* WHAT TO DO:
A: Please render the records, from the first line through the line holding "古い木のダイヤガラスドア(扉)", inclusive, as a numbered list, with blank lines and pictures left out.
B: Carry the recollection of the Dunkin Donuts visits onward from its last sentence.

*** Opening of EXCERPT ***

The first year I was out of college, I worked for the fine arts department of my alma mater, in exchange for a pitiful salary, a chance to work with the sculptor, and studio space with access to all the clay I could desire. The foundry master, the sculpture professor, a few others, and I used to go to Dunkin Donuts a few miles up the main drag. The waitress got to know us so well, even to the point of knowing where we’d sit, that when she saw us coming in she’d had our coffee and doughnuts at our places before we sat down. I’d get a coffee, sugar no cream, and a chocolate honey-glazed. I don’t remember what the other guys got.

This was back in the days when Dunkin Donuts was a place where you’d want to hang out. A big counter snaked through the center of the store with a space in the middle where the waitress worked, you sat on a stool facing the waitress and the counter on the other side. Think white patterned Formica countertops with metal edges, dark red vinyl stools. It was all very companionable. In my memory, the sun was always pouring in the floor-to-ceiling windows on the front and side of the place.

*** Close of EXCERPT ***
*** Opening of ENTRIES SUPPLIED ***

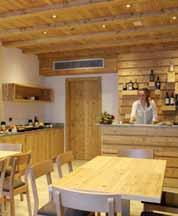 relaxační koutek # * s lehátky; služby označené # nemohou využívat děti do 18 let popis apartmánů: mono 3-35 m² - obývací pokoj s částečně odděleným kuchyňským koutem, částečně oddělenou manželskou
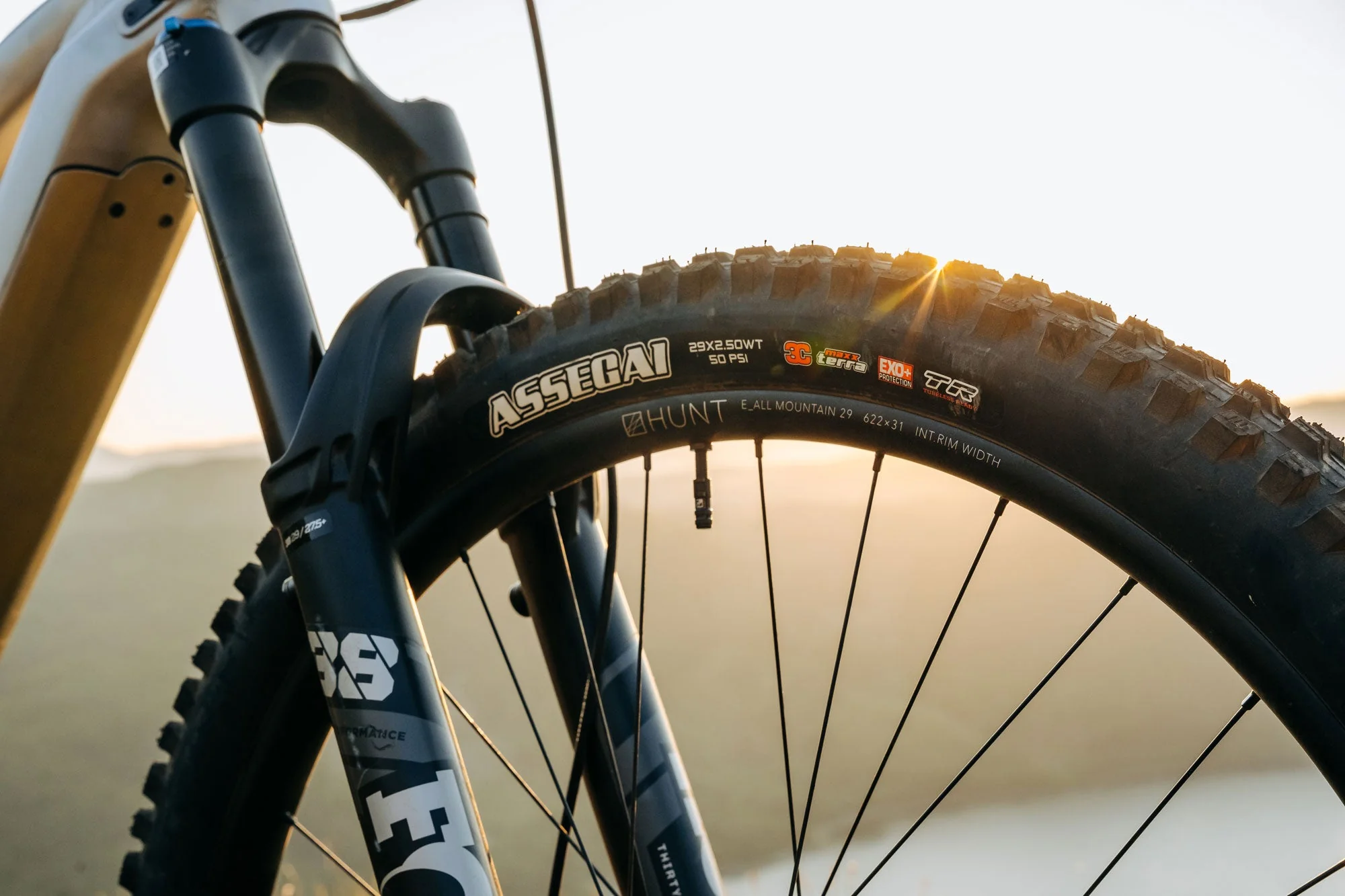 HUNT E_All Mountain Mullet Wheelset - Image 4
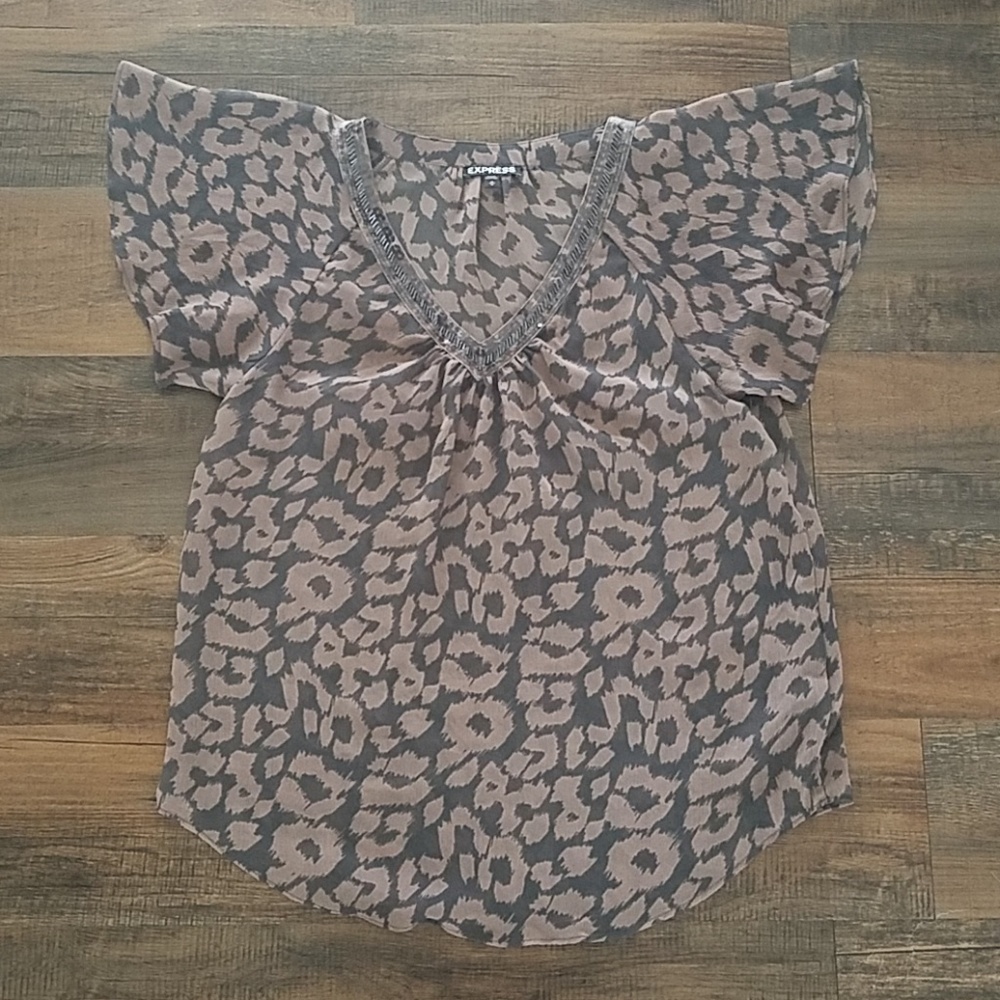 Leopard print tee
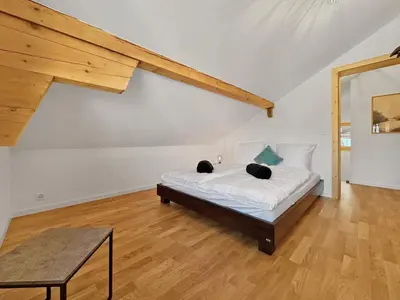 Ein Bett oder Betten in einem Zimmer der Unterkunft The Laughing Cow - 10 mns from Sion and ski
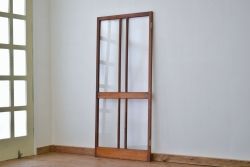 古い木のダイヤガラスドア(扉)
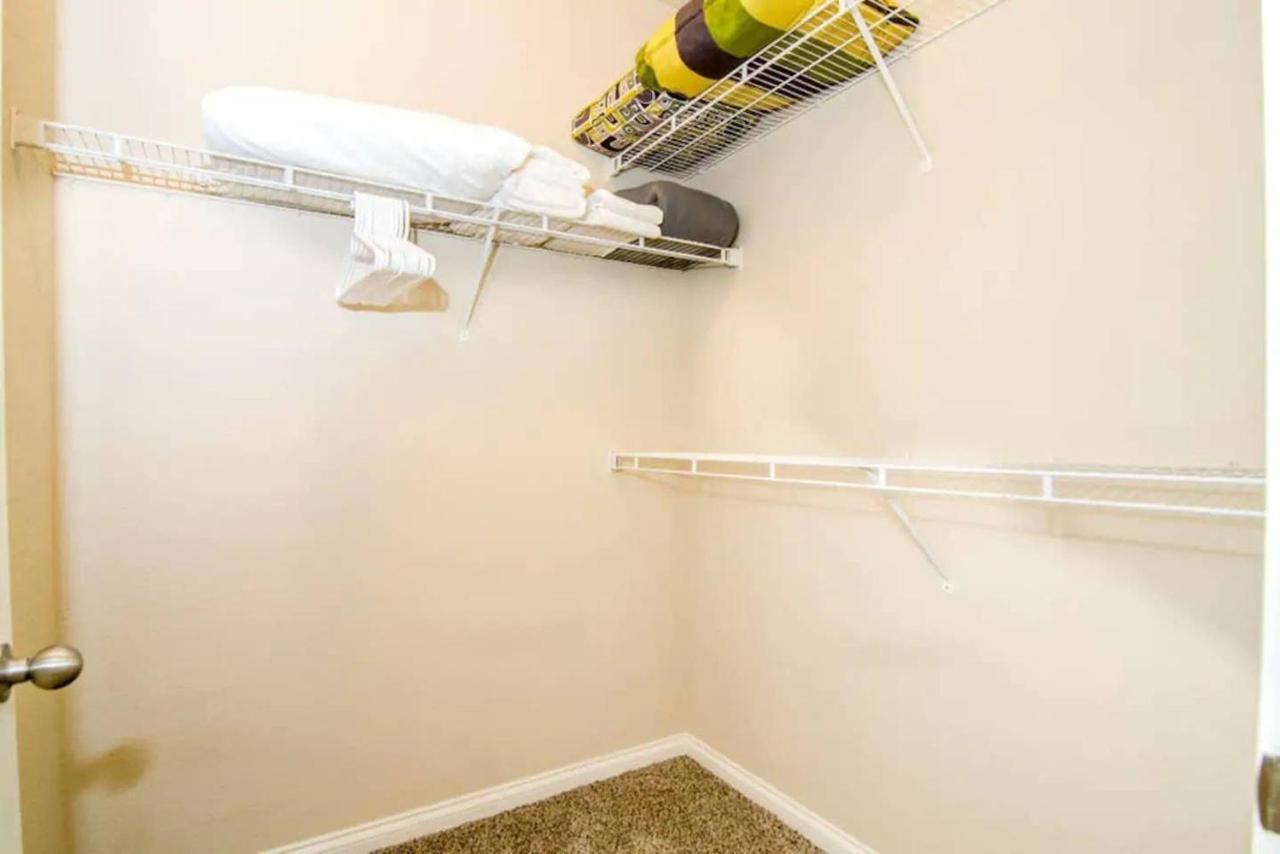 Apartment Loft Style 1.5 Bedroom Walk 2 Downtown! Sleeps 6! Memphis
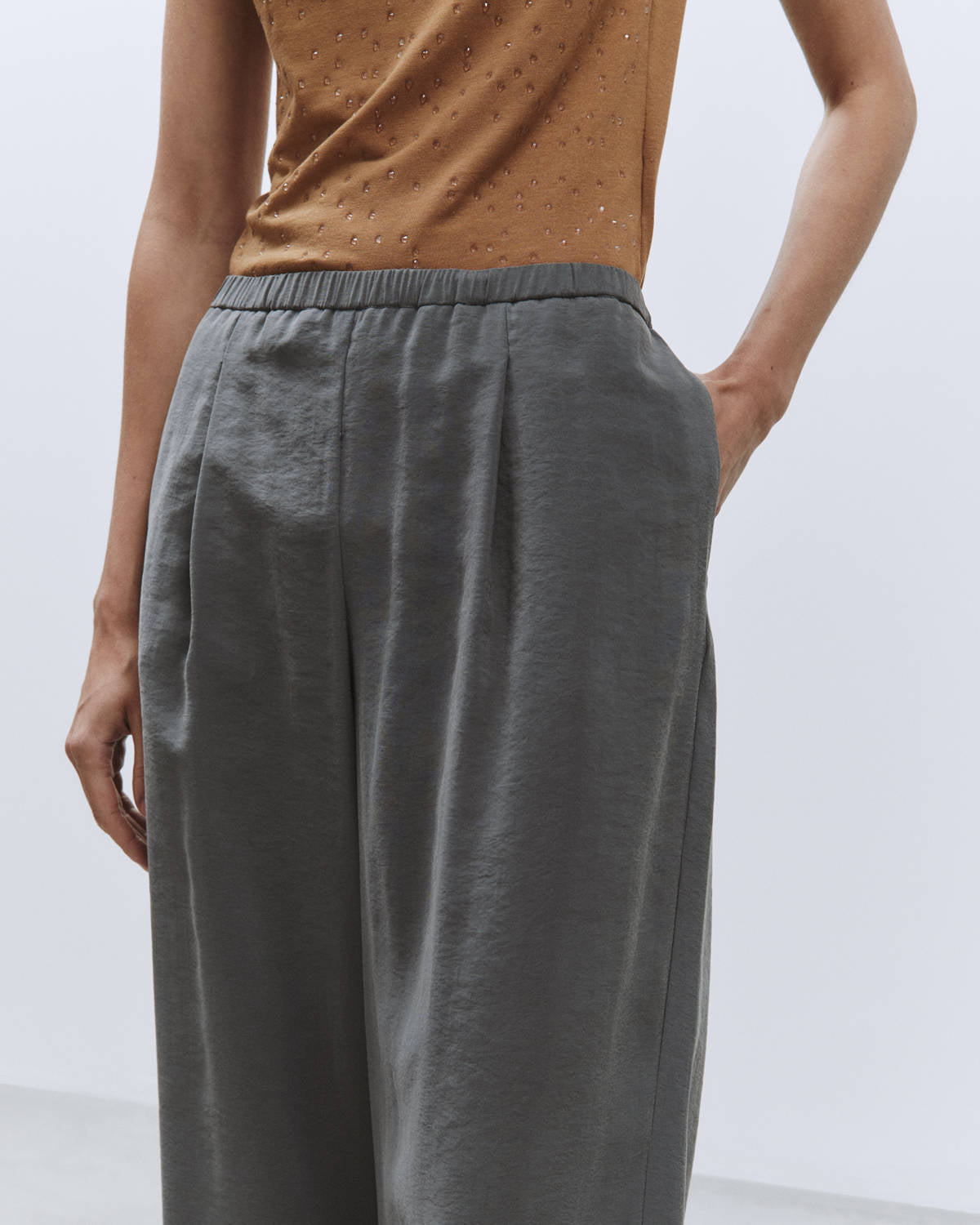 PANTALONE RELAXED FLUIDO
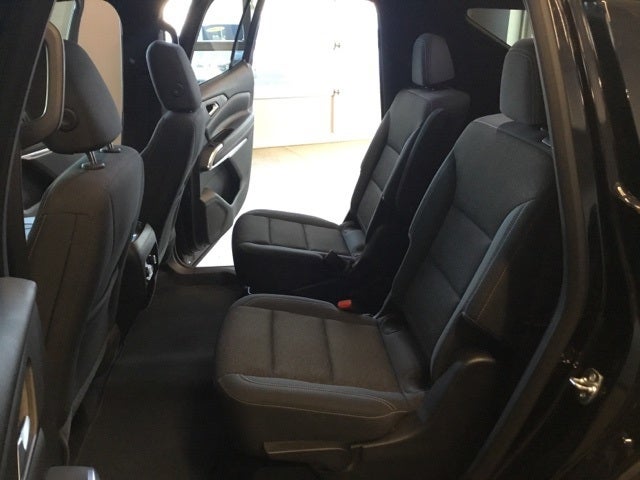 2025 Chevrolet Traverse AWD LT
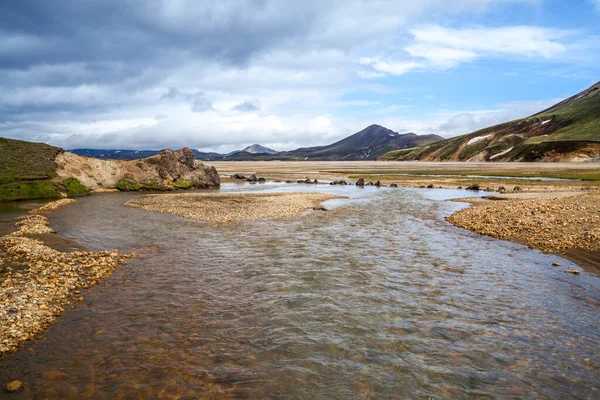 石の山の谷に沿って広い川の正面ビュー｜Landmannalaugarアイスランド — ストック写真
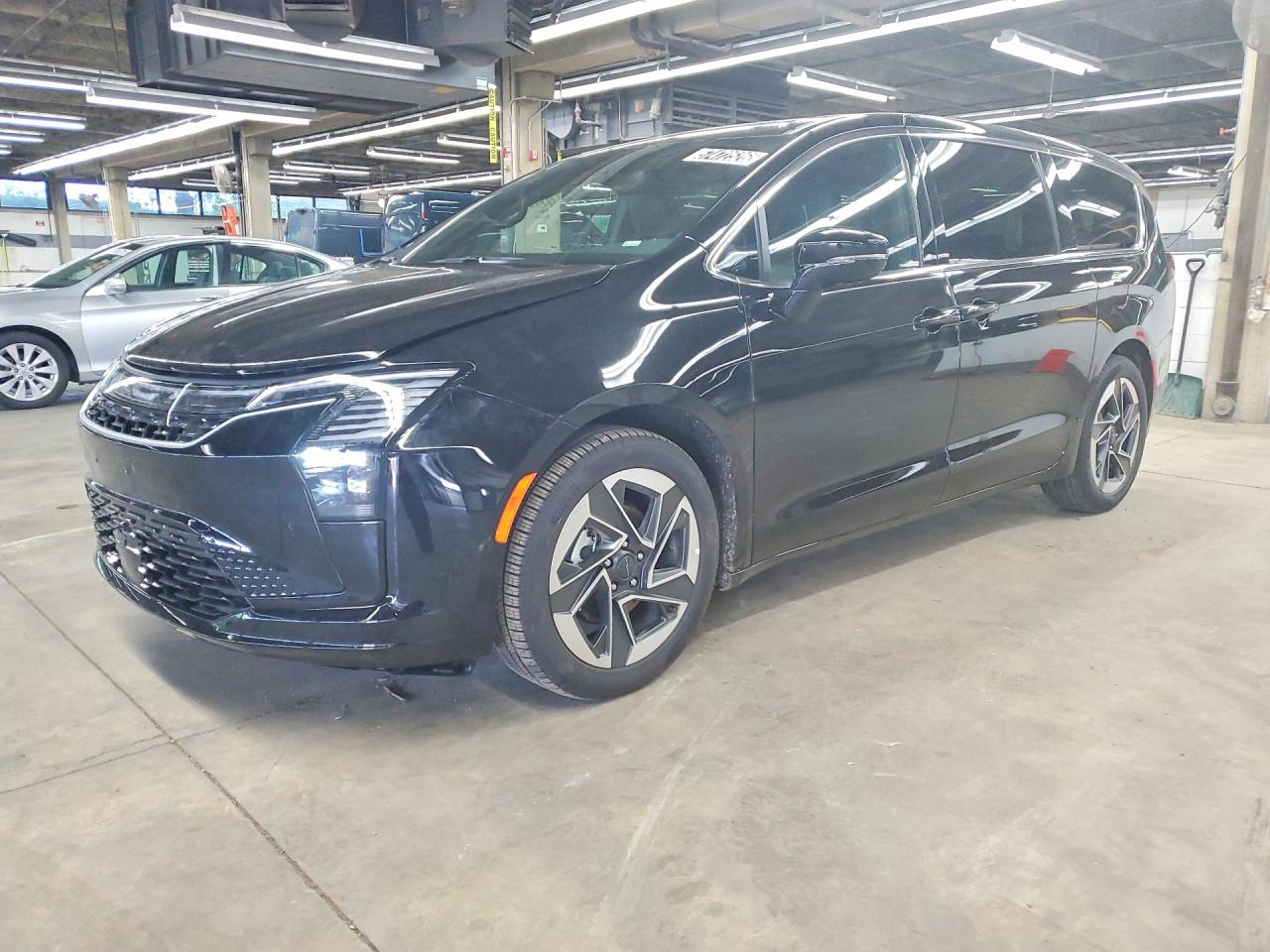 2027 Chrysler Pacifica Limited, VIN 2C4RC1GG4VR554050 — Front end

*** Close of ENTRIES SUPPLIED ***

* ANSWERS IN ORDER:
A:
1.  relaxační koutek # * s lehátky; služby označené # nemohou využívat děti do 18 let popis apartmánů: mono 3-35 m² - obývací pokoj s částečně odděleným kuchyňským koutem, částečně oddělenou manželskou
2.  HUNT E_All Mountain Mullet Wheelset - Image 4
3.  Leopard print tee
4.  Ein Bett oder Betten in einem Zimmer der Unterkunft The Laughing Cow - 10 mns from Sion and ski
5.  古い木のダイヤガラスドア(扉)

B:
The Dunkins we frequented stayed open 24 hours a day. Seems like all Dunkins stayed open 24 hours a day back then. There was a regular crew of people who would start drifting in sometime after midnight, and stay through the wee hours of the morning. My friend Johnny H. was one of them — he was still in college, and he’d bring his books and sit there and study. I remember going in once late at night (as a sculptor’s apprentice, I kept really odd hours) and seeing them sitting around the counter. They were nearly all men. They all seemed to know each other. They each kept a pool of loose coins on the counter in front of them, and when they ordered another doughnut or cup of coffee the waitress would just slide out the right number of coins. It looked like a companionable scene, but I never stayed, I was always headed back to the studio to work.

Anyway, Johnny H. used to tell me stories about the different characters who were regulars. That’s what they called themselves, “regulars.” Maybe it was a pun on the way you order coffee at Dunkins: “Gimme a coffee please.” “Regular?” “No cream, just sugar.” I don’t know.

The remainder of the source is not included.